Apple’s CEO and now busy e-mailer Steve Jobs, has responded to an Apple customer over concerns that the company is playing the role of moral guardian, banning anything deemed inappropriate from the iTunes App Store.
Mac fan Matthew Browing emailed Jobs following news that Apple had apparently banned an iPhone application from Pulitzer Prize winning editorial cartoonist Mark Fiore, ruling it had broken App Store rules by lampooning public figures.
“Apple’s role isn’t moral police – Apple’s role is to design and produce really cool gadgets that do what the consumer wants them to do,” Browing pleaded to Apple’s CEO.
Jobs, who has significantly upped the number of times he replies to emails recently, reportedly sent the following reply: “Fiore’s app will be in the store shortly.
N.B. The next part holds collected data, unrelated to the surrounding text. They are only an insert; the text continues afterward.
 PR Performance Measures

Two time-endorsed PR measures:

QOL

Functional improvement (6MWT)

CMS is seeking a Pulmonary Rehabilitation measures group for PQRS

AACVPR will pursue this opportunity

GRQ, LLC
That was a mistake. However, we do believe we have a moral responsibility to keep porn off the iPhone. Folks who want porn can buy and Android phone.”
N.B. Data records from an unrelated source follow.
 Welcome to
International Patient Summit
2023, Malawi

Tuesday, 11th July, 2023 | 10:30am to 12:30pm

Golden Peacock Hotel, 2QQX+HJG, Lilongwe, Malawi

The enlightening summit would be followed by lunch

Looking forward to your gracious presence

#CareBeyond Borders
Jobs took a dig at Google’s Android platform earlier this month when Apple unveiled the next iPhone OS. “You know, there’s a porn store for Android. You can download nothing but porn. You can download porn, your kids can download porn. That’s a place we don’t want to go – so we’re not going to go there,” Jobs told invited guests during the Q&A session after the iPhone 4.0 OS event.
TechCrunch, who first revealed the email correspondence, believes the reply is real. Jobs has been increasingly critical of Google in recent months, reportedly saying the search giant is out to “kill” the iPhone.